>> Start Data rows
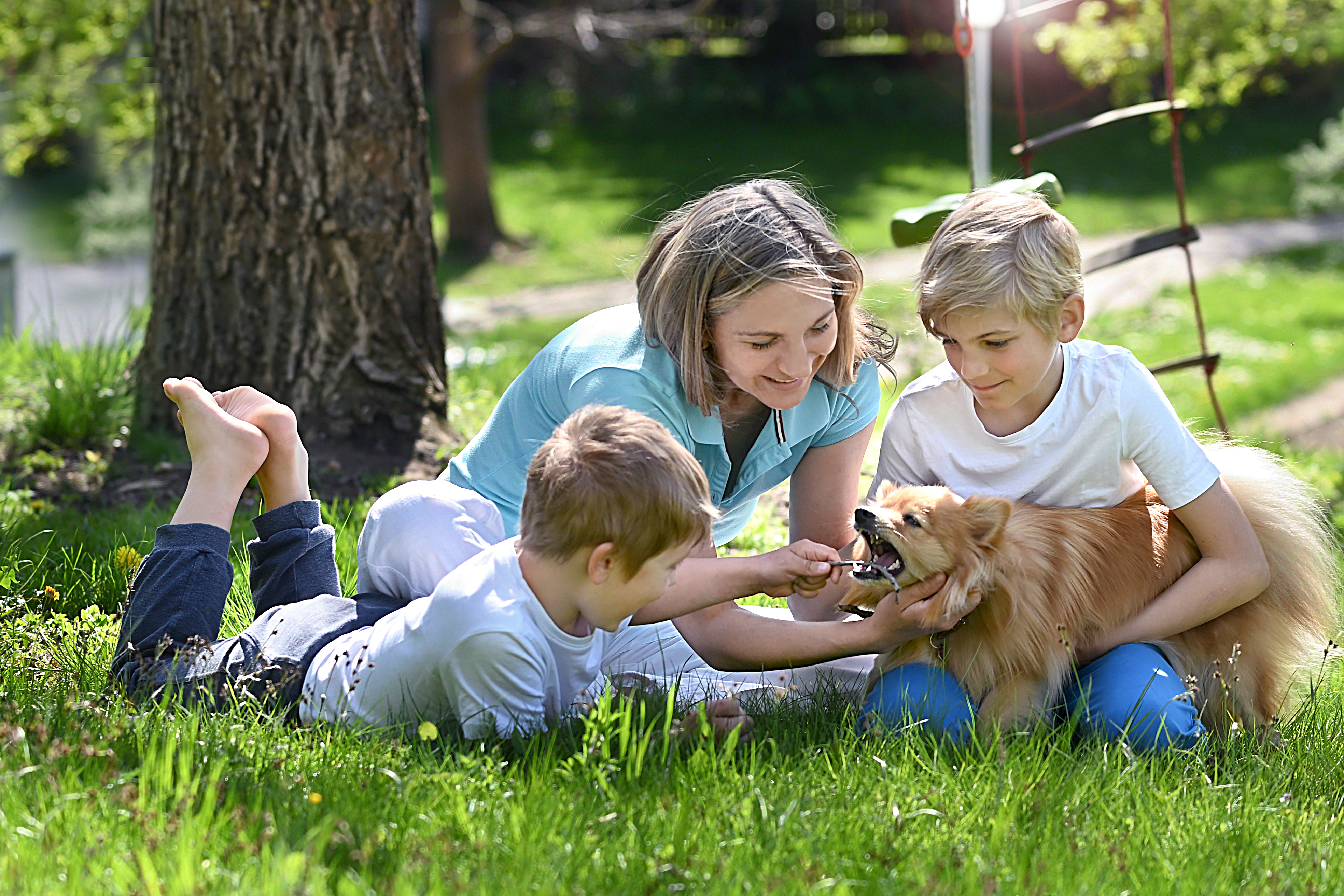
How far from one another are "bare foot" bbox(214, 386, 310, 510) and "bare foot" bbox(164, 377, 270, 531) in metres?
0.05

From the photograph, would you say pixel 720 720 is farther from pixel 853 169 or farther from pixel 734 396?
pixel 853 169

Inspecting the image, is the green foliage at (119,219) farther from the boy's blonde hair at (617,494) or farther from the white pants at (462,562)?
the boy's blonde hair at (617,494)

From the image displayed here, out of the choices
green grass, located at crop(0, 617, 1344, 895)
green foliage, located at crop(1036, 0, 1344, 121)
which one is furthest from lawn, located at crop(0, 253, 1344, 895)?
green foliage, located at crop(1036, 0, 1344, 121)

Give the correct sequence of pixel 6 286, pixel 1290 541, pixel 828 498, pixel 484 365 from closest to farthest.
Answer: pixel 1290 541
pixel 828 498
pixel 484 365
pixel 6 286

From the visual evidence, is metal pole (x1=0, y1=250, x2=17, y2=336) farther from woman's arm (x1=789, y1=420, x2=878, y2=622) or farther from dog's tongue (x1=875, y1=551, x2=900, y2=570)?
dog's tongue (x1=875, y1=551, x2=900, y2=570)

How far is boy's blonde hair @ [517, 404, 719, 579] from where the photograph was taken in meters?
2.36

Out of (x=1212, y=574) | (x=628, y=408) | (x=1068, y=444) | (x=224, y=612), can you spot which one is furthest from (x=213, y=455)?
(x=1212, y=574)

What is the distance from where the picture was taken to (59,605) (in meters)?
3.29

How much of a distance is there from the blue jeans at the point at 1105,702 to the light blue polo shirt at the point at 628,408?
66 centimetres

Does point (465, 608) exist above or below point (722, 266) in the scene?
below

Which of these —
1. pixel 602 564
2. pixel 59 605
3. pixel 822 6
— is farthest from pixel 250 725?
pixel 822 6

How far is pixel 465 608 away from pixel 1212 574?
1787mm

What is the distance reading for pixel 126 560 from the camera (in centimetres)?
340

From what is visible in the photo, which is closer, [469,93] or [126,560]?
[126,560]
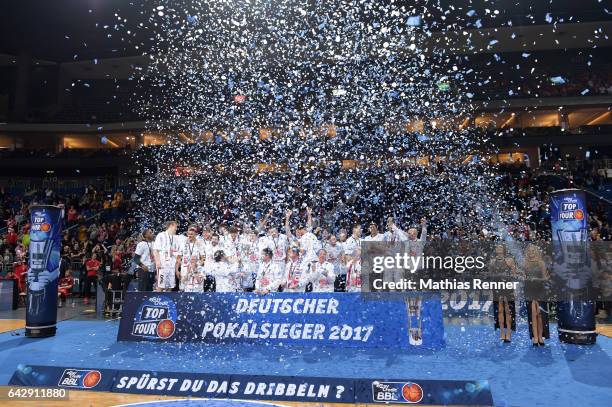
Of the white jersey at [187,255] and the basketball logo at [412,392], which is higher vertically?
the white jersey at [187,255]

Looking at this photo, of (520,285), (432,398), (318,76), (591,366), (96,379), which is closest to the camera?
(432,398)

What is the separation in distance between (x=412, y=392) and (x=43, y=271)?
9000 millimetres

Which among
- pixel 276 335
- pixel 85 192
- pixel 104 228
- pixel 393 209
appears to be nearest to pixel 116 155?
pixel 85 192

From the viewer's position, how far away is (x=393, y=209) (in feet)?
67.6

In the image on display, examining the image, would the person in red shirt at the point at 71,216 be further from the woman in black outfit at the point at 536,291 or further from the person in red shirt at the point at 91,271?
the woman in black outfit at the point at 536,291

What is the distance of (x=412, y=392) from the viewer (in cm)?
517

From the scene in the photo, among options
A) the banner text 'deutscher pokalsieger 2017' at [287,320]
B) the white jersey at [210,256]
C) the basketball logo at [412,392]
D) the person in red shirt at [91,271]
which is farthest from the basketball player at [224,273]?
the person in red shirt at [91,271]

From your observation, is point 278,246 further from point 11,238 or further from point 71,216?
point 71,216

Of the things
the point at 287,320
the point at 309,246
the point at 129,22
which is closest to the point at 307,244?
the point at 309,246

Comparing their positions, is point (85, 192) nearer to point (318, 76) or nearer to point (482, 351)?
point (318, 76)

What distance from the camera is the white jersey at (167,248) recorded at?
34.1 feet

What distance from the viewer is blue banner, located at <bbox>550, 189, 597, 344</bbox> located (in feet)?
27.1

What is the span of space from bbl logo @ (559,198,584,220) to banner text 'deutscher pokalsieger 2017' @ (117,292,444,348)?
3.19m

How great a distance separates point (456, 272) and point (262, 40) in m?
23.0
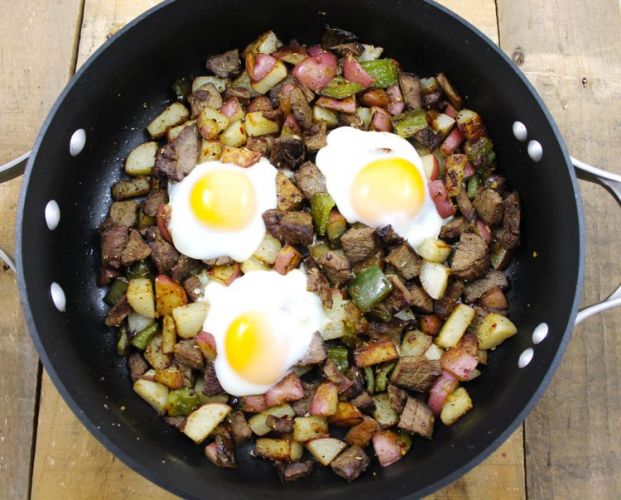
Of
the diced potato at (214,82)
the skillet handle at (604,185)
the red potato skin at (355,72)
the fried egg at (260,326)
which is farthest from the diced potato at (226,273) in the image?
>> End Data rows
Requirements:
Copy out each line exactly, without the pictures.

Finished exercise:
How far from one another are "bare foot" bbox(214, 386, 310, 510) and "bare foot" bbox(164, 377, 270, 531) in metres?
0.05

From the photograph, would you say pixel 720 720 is farther from pixel 853 169 or farther from pixel 734 396?
pixel 853 169

Inspecting the image, is the green foliage at (119,219) farther from the boy's blonde hair at (617,494) or farther from the white pants at (462,562)?
the boy's blonde hair at (617,494)

From the image displayed here, out of the choices
green grass, located at crop(0, 617, 1344, 895)
green foliage, located at crop(1036, 0, 1344, 121)
which one is furthest from lawn, located at crop(0, 253, 1344, 895)?
green foliage, located at crop(1036, 0, 1344, 121)

Give the correct sequence of pixel 6 286, pixel 1290 541, pixel 828 498, pixel 484 365 from closest to farthest.
Answer: pixel 1290 541
pixel 828 498
pixel 484 365
pixel 6 286

From the visual evidence, is metal pole (x1=0, y1=250, x2=17, y2=336) farther from woman's arm (x1=789, y1=420, x2=878, y2=622) or farther from dog's tongue (x1=875, y1=551, x2=900, y2=570)?
dog's tongue (x1=875, y1=551, x2=900, y2=570)

How far is boy's blonde hair @ [517, 404, 719, 579] from where the photograph was taken in meters?
2.36

Out of (x=1212, y=574) | (x=628, y=408) | (x=1068, y=444) | (x=224, y=612), can you spot which one is furthest from (x=213, y=455)?
(x=1212, y=574)

What is the distance from where the picture was taken to (59,605) (in meters)?
3.29

How much of a distance is there from the blue jeans at the point at 1105,702 to the light blue polo shirt at the point at 628,408?
66 centimetres

Does point (465, 608) exist above or below point (722, 266) in the scene?
below

Which of these —
1. pixel 602 564
2. pixel 59 605
3. pixel 822 6
— is farthest from pixel 250 725?
pixel 822 6

How far is pixel 465 608 away from pixel 1212 574?
1787mm

What is the distance reading for pixel 126 560 from the camera (in centimetres)?
340

From what is visible in the photo, which is closer, [469,93] or [126,560]?
[126,560]
Of the white jersey at [187,255] and the basketball logo at [412,392], which is higher vertically?
the white jersey at [187,255]

Looking at this photo, of (520,285), (432,398), (318,76), (591,366), (96,379), which is closest to the camera?
(432,398)

What is the separation in distance between (x=412, y=392) and (x=43, y=271)?
9000 millimetres

Which among
- pixel 276 335
- pixel 85 192
- pixel 104 228
- pixel 393 209
appears to be nearest to pixel 116 155?
pixel 85 192

From the viewer's position, how far away is (x=393, y=209) (in feet)?
67.6

In the image on display, examining the image, would the person in red shirt at the point at 71,216 be further from the woman in black outfit at the point at 536,291 or further from the person in red shirt at the point at 91,271?
the woman in black outfit at the point at 536,291

What is the distance of (x=412, y=392) from the viewer (in cm)?
517

From the scene in the photo, among options
A) the banner text 'deutscher pokalsieger 2017' at [287,320]
B) the white jersey at [210,256]
C) the basketball logo at [412,392]
D) the person in red shirt at [91,271]
which is farthest from the basketball player at [224,273]?
the person in red shirt at [91,271]

From your observation, is point 278,246 further from point 11,238 or further from point 71,216?
point 71,216

Of the things
the point at 287,320
the point at 309,246
the point at 129,22
which is closest to the point at 307,244?
the point at 309,246

Comparing their positions, is point (85, 192) nearer to point (318, 76) or nearer to point (482, 351)?
point (318, 76)

What distance from the camera is the white jersey at (167,248) recorded at?
34.1 feet

What distance from the viewer is blue banner, located at <bbox>550, 189, 597, 344</bbox> located (in feet)?
27.1

What is the span of space from bbl logo @ (559,198,584,220) to banner text 'deutscher pokalsieger 2017' @ (117,292,444,348)?
3.19m

How great a distance separates point (456, 272) and point (262, 40) in m?
23.0
Of
the diced potato at (214,82)
the skillet handle at (604,185)
the red potato skin at (355,72)
the fried egg at (260,326)
which is farthest from the diced potato at (226,273) in the image?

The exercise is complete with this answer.